How was this made?

#1
by Jcuhfehl - opened

Hi, I wanted to know how this model was created. Is it a sheared/pruned version of mistral 7b, or is it a from-scratch model that shares the same architecture?

Hey there!
This model is trained from scratch with the same architecture as Mistral. I've done this as an attempt to demonstrate that trillion-scale datasets are not absolutely necessary to pretrain language models, and as a result, they can be trained on a single GPU.

I'm interested, what GPU was this trained on and how long did it take?

I'm also interested. Cool model!

I actually have not finished training it yet, and I'm estimating around 5 more training days/sessions.
I've been using a single Titan V (which is a budget V100 if you don't know what it is)

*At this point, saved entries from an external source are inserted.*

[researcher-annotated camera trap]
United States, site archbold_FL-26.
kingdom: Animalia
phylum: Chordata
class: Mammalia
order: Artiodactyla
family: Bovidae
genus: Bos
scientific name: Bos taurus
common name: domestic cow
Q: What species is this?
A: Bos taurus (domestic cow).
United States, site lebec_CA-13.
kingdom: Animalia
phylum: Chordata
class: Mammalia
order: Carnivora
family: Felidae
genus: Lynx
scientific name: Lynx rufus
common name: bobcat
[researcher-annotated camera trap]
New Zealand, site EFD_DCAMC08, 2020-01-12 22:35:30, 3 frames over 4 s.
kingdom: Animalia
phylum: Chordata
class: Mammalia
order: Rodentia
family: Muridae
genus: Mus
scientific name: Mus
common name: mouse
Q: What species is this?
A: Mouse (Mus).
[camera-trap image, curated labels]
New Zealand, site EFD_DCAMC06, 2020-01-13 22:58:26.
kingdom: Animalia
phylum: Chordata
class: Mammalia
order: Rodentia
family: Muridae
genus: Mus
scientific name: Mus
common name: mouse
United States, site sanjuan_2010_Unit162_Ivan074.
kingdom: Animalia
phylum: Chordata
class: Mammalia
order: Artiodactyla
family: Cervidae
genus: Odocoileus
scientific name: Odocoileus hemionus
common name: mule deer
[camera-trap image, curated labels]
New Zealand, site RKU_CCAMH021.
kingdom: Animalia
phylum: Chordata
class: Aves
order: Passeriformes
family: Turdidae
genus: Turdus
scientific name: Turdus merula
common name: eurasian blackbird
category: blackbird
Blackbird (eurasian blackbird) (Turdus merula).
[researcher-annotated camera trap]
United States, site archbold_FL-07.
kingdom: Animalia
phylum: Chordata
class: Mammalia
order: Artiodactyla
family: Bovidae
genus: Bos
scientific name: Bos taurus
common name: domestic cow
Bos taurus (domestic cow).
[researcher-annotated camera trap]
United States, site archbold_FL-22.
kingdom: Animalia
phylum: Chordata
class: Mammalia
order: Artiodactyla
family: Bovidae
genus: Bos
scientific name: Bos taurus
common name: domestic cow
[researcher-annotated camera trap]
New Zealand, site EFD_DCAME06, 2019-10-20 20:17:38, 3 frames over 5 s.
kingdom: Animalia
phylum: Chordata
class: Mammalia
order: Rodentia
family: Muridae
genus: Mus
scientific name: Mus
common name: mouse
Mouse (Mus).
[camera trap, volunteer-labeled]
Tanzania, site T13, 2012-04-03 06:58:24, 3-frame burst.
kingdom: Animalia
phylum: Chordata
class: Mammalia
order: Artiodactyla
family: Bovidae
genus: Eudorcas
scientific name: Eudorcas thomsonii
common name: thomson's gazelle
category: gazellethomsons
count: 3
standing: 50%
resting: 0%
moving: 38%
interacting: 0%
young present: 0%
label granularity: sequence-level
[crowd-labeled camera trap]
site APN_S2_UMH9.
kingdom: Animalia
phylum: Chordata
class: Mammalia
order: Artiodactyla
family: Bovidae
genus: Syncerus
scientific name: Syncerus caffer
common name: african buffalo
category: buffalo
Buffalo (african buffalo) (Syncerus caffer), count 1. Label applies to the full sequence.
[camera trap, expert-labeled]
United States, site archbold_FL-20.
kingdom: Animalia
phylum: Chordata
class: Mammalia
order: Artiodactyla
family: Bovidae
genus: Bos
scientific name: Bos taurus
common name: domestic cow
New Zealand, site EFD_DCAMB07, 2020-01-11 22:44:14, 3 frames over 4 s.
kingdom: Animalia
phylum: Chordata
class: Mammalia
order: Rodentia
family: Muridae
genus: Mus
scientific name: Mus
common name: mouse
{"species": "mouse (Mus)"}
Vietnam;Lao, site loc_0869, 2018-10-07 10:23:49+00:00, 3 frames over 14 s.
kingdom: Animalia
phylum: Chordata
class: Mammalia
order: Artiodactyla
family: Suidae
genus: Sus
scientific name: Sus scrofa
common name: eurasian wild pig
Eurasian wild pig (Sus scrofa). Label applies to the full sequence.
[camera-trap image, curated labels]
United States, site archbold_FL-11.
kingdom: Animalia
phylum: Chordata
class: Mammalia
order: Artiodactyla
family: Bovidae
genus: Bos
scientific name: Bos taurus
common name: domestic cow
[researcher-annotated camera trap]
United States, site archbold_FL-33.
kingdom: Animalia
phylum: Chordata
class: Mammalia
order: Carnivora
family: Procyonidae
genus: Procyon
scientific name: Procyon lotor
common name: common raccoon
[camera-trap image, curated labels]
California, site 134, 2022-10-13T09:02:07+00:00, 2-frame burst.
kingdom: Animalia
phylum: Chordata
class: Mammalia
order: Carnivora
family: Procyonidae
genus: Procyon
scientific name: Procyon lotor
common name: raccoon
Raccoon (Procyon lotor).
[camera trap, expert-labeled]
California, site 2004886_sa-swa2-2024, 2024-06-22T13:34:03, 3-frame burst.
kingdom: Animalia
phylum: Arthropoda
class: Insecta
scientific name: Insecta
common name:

So far it has taken about 48-72 GPU hours to train, which in comparison to other models, is very good.

Thanks, do you think it would be possible to do it on a rtx 4080? Or is it too weak

Also interested what framework your using to train it

Thanks, do you think it would be possible to do it on a rtx 4080? Or is it too weak

The RTX 4080 should for sure be enough for it, you may be able to train a model that is significantly better than this one with the RTX 4080

Also interested what framework your using to train it

I'm using PyTorch to train this model.

Any specific library or your own written training code?

Any specific library or your own written training code?

I only use wandb, transformers (to load the model and pick up where I left off), and maybe a few others for utils. I write my own training and evaluation loop.

Would you please consider open sourcing the code? I want to mess with it :D

Would you please consider open sourcing the code? I want to mess with it :D

I'll consider it, I don't see why I shouldn't other than the fact it's super messy and is probably difficult to read.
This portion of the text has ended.